Firstly, according to the judgment of the European Court of Justice in this case, the premise for constituting the preemptive act under Article 7, paragraph 1, of the EU Regulation on Mergers and Acquisitions is that the implementation of this act on a certain concentration will lead to the transfer of control of the target company. In other words, prior to the approval of the antitrust application, actions that do not result in the transfer of control of the target company should not be considered a preemptive move. Therefore, the European Court of Justice, in the Ernst&Young P/S v Konkurrencer ä det case, made a relatively clear definition of the scope of "preemption", and did not support the broad interpretation of "standing obligation" before antitrust approval advocated by the European Commission. Given that the specific scope of "preemption" has not been clearly defined in the current preemption cases and relevant laws and regulations promulgated by the Ministry of Commerce, and that domestic judicial institutions have not yet conducted relevant judicial review on the specific scope of "preemption", there is room for ambiguity regarding the legality of actions taken by enterprises with antitrust reporting obligations in practical operations before antitrust approval. The decision of the European Court of Justice in the Ernst&Young P/S v Konkurrencer ä det case can provide some reference for defining the scope of "preemption" in domestic antitrust declarations.

 

Secondly, according to the judgment of the Ernst&Young P/S v Konkurrencer ä det case, when the implementation of an action prior to the antitrust approval is not considered to lead to the transfer of control of the target company, even if the action may have market effects that are not conducive to concentration, it should not be considered as "running away". This conclusion is based on reasonable logical reasoning. The analysis of market effects belongs to the substantive review section, and there is no necessary internal correlation between it and whether a certain behavior constitutes a "preemption". Therefore, the market effect of a certain behavior that is not conducive to concentration does not necessarily infer that the behavior must constitute a "preemption".

 

Finally, acts that have only auxiliary or preparatory characteristics for a concentration and do not have a direct functional relationship with "implementation" should not be considered as actions that can lead to the transfer of control.

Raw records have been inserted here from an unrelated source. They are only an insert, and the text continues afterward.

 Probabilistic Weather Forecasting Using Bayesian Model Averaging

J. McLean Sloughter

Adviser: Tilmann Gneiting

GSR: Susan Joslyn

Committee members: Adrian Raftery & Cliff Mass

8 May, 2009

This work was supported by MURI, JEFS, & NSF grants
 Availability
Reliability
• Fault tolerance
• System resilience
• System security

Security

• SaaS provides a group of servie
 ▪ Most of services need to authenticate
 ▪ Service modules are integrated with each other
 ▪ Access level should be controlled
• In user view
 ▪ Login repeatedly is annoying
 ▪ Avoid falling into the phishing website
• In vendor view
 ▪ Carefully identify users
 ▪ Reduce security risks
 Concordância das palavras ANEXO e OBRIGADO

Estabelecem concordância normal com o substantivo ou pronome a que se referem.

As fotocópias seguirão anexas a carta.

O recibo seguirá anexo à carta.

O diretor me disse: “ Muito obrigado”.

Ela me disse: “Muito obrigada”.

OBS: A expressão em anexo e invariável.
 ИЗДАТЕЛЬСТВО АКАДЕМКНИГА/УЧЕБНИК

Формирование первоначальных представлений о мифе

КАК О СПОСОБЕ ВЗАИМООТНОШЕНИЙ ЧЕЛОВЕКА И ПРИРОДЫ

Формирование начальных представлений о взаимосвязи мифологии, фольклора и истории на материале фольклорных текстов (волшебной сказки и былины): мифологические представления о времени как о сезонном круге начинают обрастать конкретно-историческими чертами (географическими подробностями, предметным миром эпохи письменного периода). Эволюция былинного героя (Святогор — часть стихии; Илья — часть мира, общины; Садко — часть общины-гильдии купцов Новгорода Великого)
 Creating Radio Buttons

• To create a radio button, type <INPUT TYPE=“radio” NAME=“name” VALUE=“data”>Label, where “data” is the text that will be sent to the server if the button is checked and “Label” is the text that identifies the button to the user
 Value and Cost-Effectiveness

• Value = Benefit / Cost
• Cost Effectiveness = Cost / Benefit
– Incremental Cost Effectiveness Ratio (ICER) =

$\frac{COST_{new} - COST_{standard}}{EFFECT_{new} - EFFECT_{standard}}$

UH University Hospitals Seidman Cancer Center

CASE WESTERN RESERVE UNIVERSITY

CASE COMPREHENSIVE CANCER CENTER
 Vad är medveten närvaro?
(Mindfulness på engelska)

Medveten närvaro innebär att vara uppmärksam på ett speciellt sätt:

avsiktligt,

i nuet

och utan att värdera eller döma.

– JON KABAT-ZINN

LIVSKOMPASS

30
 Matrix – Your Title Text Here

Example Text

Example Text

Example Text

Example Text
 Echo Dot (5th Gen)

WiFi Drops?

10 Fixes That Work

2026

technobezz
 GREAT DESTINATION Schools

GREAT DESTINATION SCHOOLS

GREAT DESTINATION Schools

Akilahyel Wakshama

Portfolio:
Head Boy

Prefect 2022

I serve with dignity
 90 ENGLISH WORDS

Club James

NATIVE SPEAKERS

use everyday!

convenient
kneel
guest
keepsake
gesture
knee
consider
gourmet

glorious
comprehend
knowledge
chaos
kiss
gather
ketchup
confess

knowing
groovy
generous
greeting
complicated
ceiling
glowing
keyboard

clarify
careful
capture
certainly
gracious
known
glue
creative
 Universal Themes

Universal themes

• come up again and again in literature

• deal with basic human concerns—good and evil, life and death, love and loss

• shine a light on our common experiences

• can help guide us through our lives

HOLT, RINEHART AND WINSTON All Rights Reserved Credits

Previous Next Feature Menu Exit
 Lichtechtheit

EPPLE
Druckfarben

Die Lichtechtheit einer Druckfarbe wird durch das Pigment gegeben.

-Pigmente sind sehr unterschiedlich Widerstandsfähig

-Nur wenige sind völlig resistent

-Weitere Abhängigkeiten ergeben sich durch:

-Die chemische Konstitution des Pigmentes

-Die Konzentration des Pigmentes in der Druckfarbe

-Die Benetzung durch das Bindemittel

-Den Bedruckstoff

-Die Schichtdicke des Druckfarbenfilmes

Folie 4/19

Therefore, implementing such acts before the approval of the antitrust review body should not be considered as "preemptive". Of course, how to determine whether a certain act has auxiliary or preparatory characteristics and there is no direct functional connection with its implementation? The antitrust review authority has a great deal of discretion in this regard, and needs to make a judgment based on the specific situation of the case.

 

(This article is translated by software translator for reference only.)